Five-year OS was very similar between patients whose tumors expressed <1% PD-L1 (n = 30), and those with ≥1% (n = 38), at 20% and 23%, respectively, Brahmer reported. Of the 13 patients whose tumors expressed ≥50% PD-L1, however, their 5-year OS was 43%. PD-L1 status was not evaluable in 61 patients, but their estimated 5-year OS rate was 10%.
The researchers also analyzed other characteristics of all the treated patients compared with the 5-year survivors, but, "in general, there is really no difference," Brahmer said. Most patients were former or current smokers, with similar tumor histology: 54 patients in the total cohort had squamous NSCLC and 74 non-squamous; the histology of the 16 long-term survivors was evenly divided between the 2. “Interestingly, however, 2 of the 16 patients had EGFR mutations," noted Brahmer. "Typically, we don't expect these patients to do well with immunotherapy."
The rate of grade 3/4 adverse events was also very similar between the treated patients and the long-term survivors.
Brahmer cited a notable case of 1 patient at Johns Hopkins, a heavily pretreated 61-year-old male former smoker diagnosed with locally advanced squamous NSCLC in 2008. He progressed after standard therapies and received nivolumab in February 2011; by April of that year, he demonstrated a partial response. Now, “6 years after nivolumab treatment initiation, the patient remains alive and well without evidence of progressive disease.” She noted that the patient had a high tumor mutational burden, with 314 total somatic mutations.

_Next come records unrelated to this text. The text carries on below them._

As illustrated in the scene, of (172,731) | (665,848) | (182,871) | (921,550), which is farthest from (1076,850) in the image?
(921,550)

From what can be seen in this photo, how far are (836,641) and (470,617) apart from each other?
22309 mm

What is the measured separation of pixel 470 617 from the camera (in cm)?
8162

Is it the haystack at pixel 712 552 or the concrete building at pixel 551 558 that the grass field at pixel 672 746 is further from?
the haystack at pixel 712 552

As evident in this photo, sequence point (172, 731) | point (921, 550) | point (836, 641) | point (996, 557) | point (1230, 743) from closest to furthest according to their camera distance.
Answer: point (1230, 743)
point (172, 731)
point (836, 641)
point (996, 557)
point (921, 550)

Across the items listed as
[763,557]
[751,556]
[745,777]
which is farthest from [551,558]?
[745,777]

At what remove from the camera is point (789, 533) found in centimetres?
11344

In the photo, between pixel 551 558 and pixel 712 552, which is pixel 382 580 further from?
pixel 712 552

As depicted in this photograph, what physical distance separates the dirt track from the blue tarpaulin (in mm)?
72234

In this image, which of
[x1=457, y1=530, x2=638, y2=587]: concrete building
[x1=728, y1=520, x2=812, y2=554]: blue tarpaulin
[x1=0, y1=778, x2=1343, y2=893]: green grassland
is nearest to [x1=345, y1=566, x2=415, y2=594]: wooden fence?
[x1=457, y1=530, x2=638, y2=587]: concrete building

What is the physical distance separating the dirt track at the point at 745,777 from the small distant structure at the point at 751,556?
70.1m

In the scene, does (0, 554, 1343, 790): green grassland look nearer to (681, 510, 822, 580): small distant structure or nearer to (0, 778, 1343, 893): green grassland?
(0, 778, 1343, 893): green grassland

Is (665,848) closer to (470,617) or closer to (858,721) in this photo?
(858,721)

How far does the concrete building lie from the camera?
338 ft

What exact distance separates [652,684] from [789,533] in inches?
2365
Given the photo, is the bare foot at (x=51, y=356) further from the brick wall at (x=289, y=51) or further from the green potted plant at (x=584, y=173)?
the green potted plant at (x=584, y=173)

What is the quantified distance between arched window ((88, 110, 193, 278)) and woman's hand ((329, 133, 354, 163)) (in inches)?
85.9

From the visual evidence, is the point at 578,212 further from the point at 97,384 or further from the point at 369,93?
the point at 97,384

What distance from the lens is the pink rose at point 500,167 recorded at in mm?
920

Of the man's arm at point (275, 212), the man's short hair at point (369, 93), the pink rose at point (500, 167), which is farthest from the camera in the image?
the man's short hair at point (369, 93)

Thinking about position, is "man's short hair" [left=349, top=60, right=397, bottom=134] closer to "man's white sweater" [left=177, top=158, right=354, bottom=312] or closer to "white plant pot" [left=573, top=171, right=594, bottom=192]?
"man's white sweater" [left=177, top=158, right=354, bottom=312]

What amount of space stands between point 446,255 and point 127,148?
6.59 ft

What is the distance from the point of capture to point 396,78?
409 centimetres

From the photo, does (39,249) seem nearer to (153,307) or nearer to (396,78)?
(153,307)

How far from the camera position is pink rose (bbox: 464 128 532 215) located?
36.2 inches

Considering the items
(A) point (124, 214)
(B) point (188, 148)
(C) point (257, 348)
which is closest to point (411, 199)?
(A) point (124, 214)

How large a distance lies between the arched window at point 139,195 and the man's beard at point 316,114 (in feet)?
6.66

“This is the longest follow-up to date on patients with lung cancer receiving this therapy,” noted Suzanne Topalian, MD, professor of surgery and director of the Melanoma Program at Johns Hopkins Medicine, who moderated the session. “The 5-year OS really quadrupled the survival we would otherwise expect if these patients had received chemotherapy."
The findings shed additional light on the important topic of how long patients should remain on immunotherapy. When the phase III nivolumab trials were designed, it was unknown how long patients should be treated with the immunotherapy. These findings and other data, said Brahmer, suggest that "we can shorten the time patients require therapy, but we really need to be able to identify those patients who develop 'memory cells' to actually continue to combat their tumor long term.”
She added that ongoing trials are being amended to decrease the time on immunotherapy, but based on the research to date, in her view, "they don't need to be treated indefinitely. But, we want to be able to personalize this therapy and tell when is the best time to stop therapy."